Gli articoli sequestrati
Gli articoli sequestrati

In occasione del Giro d'Italia, il Comando Provinciale della Guardia di Finanza di Cosenza ha disposto un’intensificazione delle attività di controllo economico del territorio per contrastare fenomeni di ambush marketing, contraffazione e vendita di prodotti non conformi alle normative di sicurezza.

L’operazione si è concentrata in particolare sulla quinta tappa della corsa rosa, da Praia a Mare a Potenza, evento che ha richiamato migliaia di persone lungo il percorso.

I controlli sono stati eseguiti dai finanzieri della Tenenza di Scalea attraverso verifiche mirate nei confronti di operatori commerciali presenti nell’area interessata dalla manifestazione sportiva.

Sequestrati cappellini, magliette e gadget non autorizzati

Nel corso delle attività ispettive, le Fiamme Gialle hanno individuato un soggetto non autorizzato alla vendita di gadget simili a quelli ufficiali del Giro d’Italia.

L’operazione ha portato al sequestro di circa 14mila articoli destinati alla vendita al pubblico, tra cui cappellini, t-shirt, borse, bandane e altri gadget legati alla manifestazione.
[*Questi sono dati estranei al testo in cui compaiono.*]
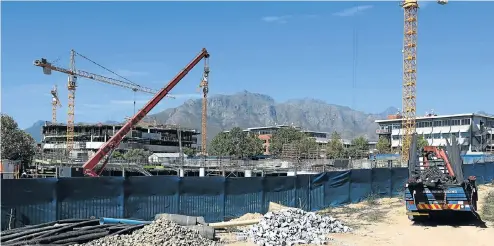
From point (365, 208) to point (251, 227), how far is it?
9023 millimetres

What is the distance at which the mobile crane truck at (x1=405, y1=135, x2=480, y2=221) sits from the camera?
16.1 meters

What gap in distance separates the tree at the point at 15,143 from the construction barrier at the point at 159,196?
43.7 metres

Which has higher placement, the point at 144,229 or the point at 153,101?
the point at 153,101

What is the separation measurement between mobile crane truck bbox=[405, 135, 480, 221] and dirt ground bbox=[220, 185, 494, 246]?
0.56 meters

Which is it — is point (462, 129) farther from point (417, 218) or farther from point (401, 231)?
point (401, 231)

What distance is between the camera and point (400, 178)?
1125 inches

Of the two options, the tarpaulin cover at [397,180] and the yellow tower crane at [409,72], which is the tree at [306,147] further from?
the tarpaulin cover at [397,180]

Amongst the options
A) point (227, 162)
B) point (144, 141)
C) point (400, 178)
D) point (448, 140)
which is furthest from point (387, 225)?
point (144, 141)

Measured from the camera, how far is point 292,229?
14.8 m

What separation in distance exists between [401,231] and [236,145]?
94.0m

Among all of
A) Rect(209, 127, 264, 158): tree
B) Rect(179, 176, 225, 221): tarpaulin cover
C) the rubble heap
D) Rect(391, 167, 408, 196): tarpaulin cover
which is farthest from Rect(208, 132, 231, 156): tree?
the rubble heap

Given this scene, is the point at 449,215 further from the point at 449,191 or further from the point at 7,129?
the point at 7,129

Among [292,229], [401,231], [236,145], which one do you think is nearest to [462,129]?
[236,145]

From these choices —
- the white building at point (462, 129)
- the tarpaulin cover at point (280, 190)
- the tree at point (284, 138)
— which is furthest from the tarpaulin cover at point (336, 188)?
the tree at point (284, 138)
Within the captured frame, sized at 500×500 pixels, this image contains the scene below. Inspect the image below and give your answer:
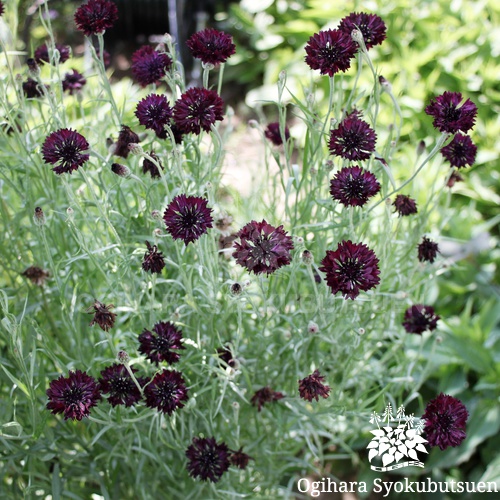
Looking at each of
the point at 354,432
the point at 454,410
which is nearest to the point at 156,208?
the point at 454,410

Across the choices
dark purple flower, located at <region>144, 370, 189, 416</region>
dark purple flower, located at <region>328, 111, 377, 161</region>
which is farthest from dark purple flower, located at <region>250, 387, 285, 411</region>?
dark purple flower, located at <region>328, 111, 377, 161</region>

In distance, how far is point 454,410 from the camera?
913mm

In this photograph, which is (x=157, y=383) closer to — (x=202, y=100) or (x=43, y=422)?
(x=43, y=422)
Contestualmente è stata elevata una sanzione amministrativa superiore ai 25mila euro.

Prodotti senza indicazioni obbligatorie e potenzialmente pericolosi

Secondo quanto emerso dai controlli, la merce sequestrata risultava priva delle informazioni obbligatorie previste a tutela dei consumatori.

Tra le irregolarità riscontrate figurano l’assenza delle indicazioni in lingua italiana, dei dati relativi a importatore e distributore, oltre alla mancata specificazione dell’origine e della composizione dei prodotti.
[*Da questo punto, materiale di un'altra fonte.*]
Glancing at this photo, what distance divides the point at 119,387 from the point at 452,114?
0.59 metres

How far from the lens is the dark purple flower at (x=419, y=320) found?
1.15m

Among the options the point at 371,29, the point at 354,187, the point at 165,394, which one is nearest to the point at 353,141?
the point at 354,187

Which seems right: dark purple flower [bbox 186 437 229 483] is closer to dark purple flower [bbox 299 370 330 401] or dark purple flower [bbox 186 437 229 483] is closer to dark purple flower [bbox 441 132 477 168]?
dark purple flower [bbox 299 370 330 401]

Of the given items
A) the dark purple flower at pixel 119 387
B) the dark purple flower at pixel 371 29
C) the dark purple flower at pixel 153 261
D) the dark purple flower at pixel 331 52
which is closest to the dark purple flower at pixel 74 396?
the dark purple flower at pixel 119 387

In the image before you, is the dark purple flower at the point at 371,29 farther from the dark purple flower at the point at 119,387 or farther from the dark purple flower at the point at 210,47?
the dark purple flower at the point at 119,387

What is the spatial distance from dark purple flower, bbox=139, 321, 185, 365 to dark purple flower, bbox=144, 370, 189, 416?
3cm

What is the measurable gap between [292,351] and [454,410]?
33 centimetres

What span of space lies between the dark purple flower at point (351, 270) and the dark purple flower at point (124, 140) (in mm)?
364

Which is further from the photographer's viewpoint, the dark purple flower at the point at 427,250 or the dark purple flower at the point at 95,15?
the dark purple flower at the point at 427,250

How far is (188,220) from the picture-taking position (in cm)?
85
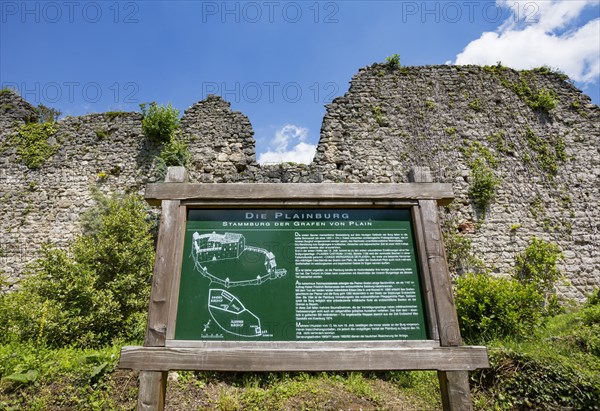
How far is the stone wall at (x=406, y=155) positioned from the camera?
31.7 feet

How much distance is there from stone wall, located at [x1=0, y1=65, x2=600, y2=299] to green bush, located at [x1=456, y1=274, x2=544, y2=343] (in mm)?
2291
In alcuni casi gli articoli presentavano caratteristiche non conformi rispetto a quanto dichiarato sulle confezioni.

Secondo la Guardia di Finanza, l’immissione sul mercato di questi prodotti avrebbe potuto rappresentare un rischio concreto per la salute e la sicurezza degli acquirenti, soprattutto dei bambini.

Contrasto all’ambush marketing e tutela del mercato regolare

L’attività rientra nel più ampio piano di contrasto alla diffusione di prodotti non conformi agli standard di sicurezza e alle pratiche di cosiddetto “ambush marketing”, fenomeno che consiste nella commercializzazione fraudolenta o ingannevole di prodotti collegati a grandi eventi senza autorizzazione ufficiale.
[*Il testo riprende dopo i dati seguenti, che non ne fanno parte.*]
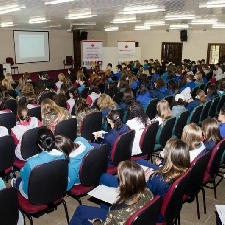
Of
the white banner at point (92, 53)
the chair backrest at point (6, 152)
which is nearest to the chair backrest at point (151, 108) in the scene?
the chair backrest at point (6, 152)

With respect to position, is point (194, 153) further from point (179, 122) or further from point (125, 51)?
point (125, 51)

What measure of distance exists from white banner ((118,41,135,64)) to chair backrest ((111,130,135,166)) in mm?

Secondo gli investigatori, la vendita di merce irregolare altera la concorrenza commerciale poiché consente di proporre prodotti a costi inferiori rispetto a quelli conformi alle normative vigenti.

L’operazione conferma l’impegno della Guardia di Finanza nel garantire la tutela dei consumatori e la salvaguardia del mercato legale, con particolare attenzione ai grandi eventi sportivi capaci di generare un elevato flusso commerciale e turistico sul territorio.